▶ [What you should do]
Restate the listing below word for word; no pictures belong in the copy.

▶ [Provided records]
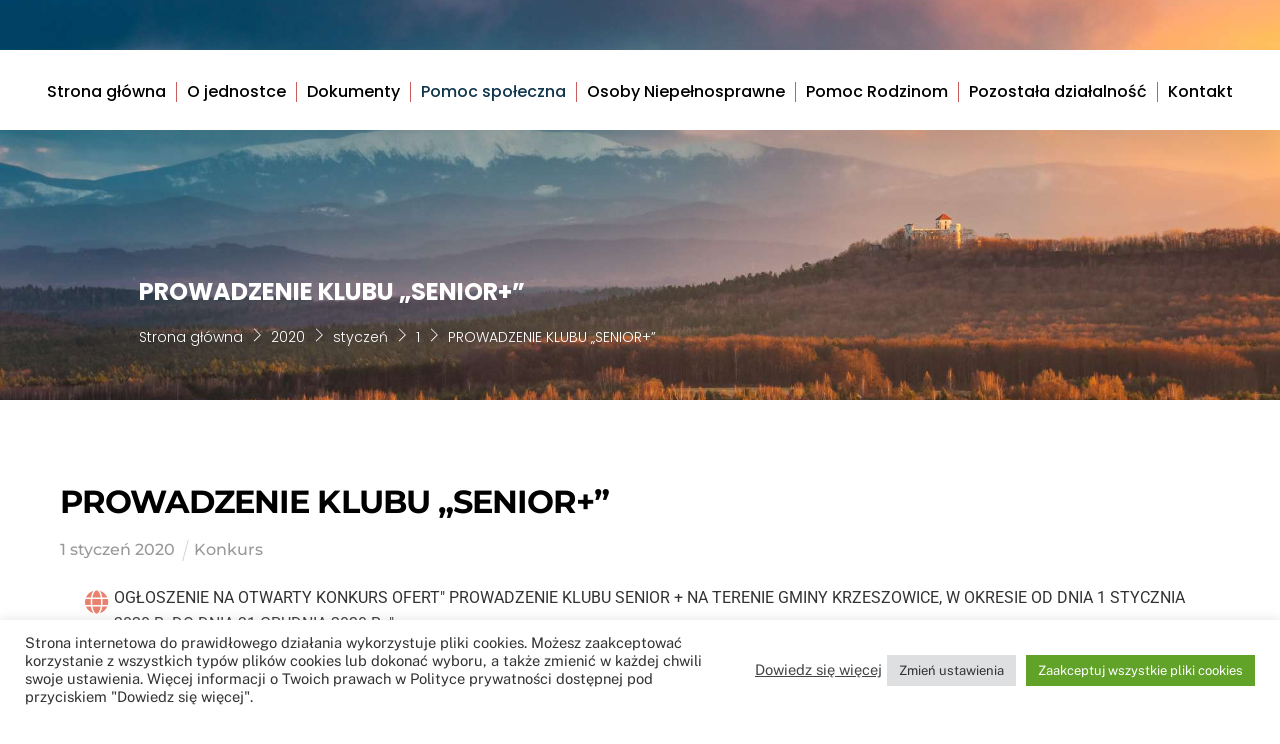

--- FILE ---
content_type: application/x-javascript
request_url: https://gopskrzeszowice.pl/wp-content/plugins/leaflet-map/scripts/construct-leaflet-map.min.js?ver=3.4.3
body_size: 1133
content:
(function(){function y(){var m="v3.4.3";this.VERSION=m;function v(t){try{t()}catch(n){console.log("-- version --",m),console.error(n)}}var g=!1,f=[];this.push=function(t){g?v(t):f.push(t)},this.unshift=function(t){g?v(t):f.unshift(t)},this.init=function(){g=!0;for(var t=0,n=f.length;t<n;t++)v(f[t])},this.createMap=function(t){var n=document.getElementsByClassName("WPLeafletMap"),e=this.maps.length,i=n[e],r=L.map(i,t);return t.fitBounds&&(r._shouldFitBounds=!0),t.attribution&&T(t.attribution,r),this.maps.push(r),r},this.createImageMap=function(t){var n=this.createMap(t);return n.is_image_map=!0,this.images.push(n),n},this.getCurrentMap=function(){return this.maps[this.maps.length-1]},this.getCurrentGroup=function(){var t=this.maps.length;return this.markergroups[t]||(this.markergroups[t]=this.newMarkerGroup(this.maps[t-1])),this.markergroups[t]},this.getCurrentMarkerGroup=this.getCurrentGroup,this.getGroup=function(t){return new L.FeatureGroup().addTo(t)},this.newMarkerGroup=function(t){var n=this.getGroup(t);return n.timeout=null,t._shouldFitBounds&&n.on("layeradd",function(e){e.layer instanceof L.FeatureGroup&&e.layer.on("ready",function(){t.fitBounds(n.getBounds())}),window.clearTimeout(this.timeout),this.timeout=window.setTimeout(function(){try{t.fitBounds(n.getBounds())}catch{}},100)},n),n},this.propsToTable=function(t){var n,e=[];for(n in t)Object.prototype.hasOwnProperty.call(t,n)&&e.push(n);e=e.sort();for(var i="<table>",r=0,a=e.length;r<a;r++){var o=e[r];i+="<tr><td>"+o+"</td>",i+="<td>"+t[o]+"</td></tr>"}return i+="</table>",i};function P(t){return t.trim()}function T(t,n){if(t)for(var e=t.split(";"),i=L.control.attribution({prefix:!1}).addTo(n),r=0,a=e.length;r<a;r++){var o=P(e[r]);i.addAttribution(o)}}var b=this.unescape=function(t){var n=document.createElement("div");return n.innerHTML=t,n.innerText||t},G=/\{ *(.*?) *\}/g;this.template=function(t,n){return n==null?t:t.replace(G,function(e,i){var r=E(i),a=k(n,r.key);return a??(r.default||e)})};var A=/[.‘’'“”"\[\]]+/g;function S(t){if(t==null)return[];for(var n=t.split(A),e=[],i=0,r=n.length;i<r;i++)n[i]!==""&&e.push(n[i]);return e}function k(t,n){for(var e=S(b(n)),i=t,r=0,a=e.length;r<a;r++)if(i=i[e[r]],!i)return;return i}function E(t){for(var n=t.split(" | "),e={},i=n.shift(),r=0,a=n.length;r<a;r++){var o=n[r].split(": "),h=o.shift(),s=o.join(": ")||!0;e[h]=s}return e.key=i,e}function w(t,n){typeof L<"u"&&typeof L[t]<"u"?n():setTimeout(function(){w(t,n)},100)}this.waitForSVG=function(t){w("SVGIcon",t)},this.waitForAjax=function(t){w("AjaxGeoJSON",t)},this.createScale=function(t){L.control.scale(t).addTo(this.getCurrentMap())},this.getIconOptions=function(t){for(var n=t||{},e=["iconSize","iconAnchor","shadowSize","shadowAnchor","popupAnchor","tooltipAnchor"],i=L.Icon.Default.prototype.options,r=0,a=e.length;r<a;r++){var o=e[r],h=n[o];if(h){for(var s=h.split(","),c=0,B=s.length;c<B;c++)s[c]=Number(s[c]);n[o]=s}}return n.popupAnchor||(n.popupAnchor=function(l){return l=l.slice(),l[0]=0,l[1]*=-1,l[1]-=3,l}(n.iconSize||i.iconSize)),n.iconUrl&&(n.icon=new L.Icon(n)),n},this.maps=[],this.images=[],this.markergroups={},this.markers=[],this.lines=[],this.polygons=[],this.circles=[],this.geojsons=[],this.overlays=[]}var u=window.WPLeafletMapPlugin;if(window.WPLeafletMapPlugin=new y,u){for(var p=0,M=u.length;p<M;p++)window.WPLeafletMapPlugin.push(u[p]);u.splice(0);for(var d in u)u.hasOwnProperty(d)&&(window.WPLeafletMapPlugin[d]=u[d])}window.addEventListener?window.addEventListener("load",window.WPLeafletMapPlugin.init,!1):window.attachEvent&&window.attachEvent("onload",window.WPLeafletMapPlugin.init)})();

▶ [Exercise response]
--- FILE ---
content_type: application/x-javascript
request_url: https://gopskrzeszowice.pl/wp-content/plugins/leaflet-map/scripts/construct-leaflet-map.min.js?ver=3.4.3
body_size: 1133
content:
(function(){function y(){var m="v3.4.3";this.VERSION=m;function v(t){try{t()}catch(n){console.log("-- version --",m),console.error(n)}}var g=!1,f=[];this.push=function(t){g?v(t):f.push(t)},this.unshift=function(t){g?v(t):f.unshift(t)},this.init=function(){g=!0;for(var t=0,n=f.length;t<n;t++)v(f[t])},this.createMap=function(t){var n=document.getElementsByClassName("WPLeafletMap"),e=this.maps.length,i=n[e],r=L.map(i,t);return t.fitBounds&&(r._shouldFitBounds=!0),t.attribution&&T(t.attribution,r),this.maps.push(r),r},this.createImageMap=function(t){var n=this.createMap(t);return n.is_image_map=!0,this.images.push(n),n},this.getCurrentMap=function(){return this.maps[this.maps.length-1]},this.getCurrentGroup=function(){var t=this.maps.length;return this.markergroups[t]||(this.markergroups[t]=this.newMarkerGroup(this.maps[t-1])),this.markergroups[t]},this.getCurrentMarkerGroup=this.getCurrentGroup,this.getGroup=function(t){return new L.FeatureGroup().addTo(t)},this.newMarkerGroup=function(t){var n=this.getGroup(t);return n.timeout=null,t._shouldFitBounds&&n.on("layeradd",function(e){e.layer instanceof L.FeatureGroup&&e.layer.on("ready",function(){t.fitBounds(n.getBounds())}),window.clearTimeout(this.timeout),this.timeout=window.setTimeout(function(){try{t.fitBounds(n.getBounds())}catch{}},100)},n),n},this.propsToTable=function(t){var n,e=[];for(n in t)Object.prototype.hasOwnProperty.call(t,n)&&e.push(n);e=e.sort();for(var i="<table>",r=0,a=e.length;r<a;r++){var o=e[r];i+="<tr><td>"+o+"</td>",i+="<td>"+t[o]+"</td></tr>"}return i+="</table>",i};function P(t){return t.trim()}function T(t,n){if(t)for(var e=t.split(";"),i=L.control.attribution({prefix:!1}).addTo(n),r=0,a=e.length;r<a;r++){var o=P(e[r]);i.addAttribution(o)}}var b=this.unescape=function(t){var n=document.createElement("div");return n.innerHTML=t,n.innerText||t},G=/\{ *(.*?) *\}/g;this.template=function(t,n){return n==null?t:t.replace(G,function(e,i){var r=E(i),a=k(n,r.key);return a??(r.default||e)})};var A=/[.‘’'“”"\[\]]+/g;function S(t){if(t==null)return[];for(var n=t.split(A),e=[],i=0,r=n.length;i<r;i++)n[i]!==""&&e.push(n[i]);return e}function k(t,n){for(var e=S(b(n)),i=t,r=0,a=e.length;r<a;r++)if(i=i[e[r]],!i)return;return i}function E(t){for(var n=t.split(" | "),e={},i=n.shift(),r=0,a=n.length;r<a;r++){var o=n[r].split(": "),h=o.shift(),s=o.join(": ")||!0;e[h]=s}return e.key=i,e}function w(t,n){typeof L<"u"&&typeof L[t]<"u"?n():setTimeout(function(){w(t,n)},100)}this.waitForSVG=function(t){w("SVGIcon",t)},this.waitForAjax=function(t){w("AjaxGeoJSON",t)},this.createScale=function(t){L.control.scale(t).addTo(this.getCurrentMap())},this.getIconOptions=function(t){for(var n=t||{},e=["iconSize","iconAnchor","shadowSize","shadowAnchor","popupAnchor","tooltipAnchor"],i=L.Icon.Default.prototype.options,r=0,a=e.length;r<a;r++){var o=e[r],h=n[o];if(h){for(var s=h.split(","),c=0,B=s.length;c<B;c++)s[c]=Number(s[c]);n[o]=s}}return n.popupAnchor||(n.popupAnchor=function(l){return l=l.slice(),l[0]=0,l[1]*=-1,l[1]-=3,l}(n.iconSize||i.iconSize)),n.iconUrl&&(n.icon=new L.Icon(n)),n},this.maps=[],this.images=[],this.markergroups={},this.markers=[],this.lines=[],this.polygons=[],this.circles=[],this.geojsons=[],this.overlays=[]}var u=window.WPLeafletMapPlugin;if(window.WPLeafletMapPlugin=new y,u){for(var p=0,M=u.length;p<M;p++)window.WPLeafletMapPlugin.push(u[p]);u.splice(0);for(var d in u)u.hasOwnProperty(d)&&(window.WPLeafletMapPlugin[d]=u[d])}window.addEventListener?window.addEventListener("load",window.WPLeafletMapPlugin.init,!1):window.attachEvent&&window.attachEvent("onload",window.WPLeafletMapPlugin.init)})();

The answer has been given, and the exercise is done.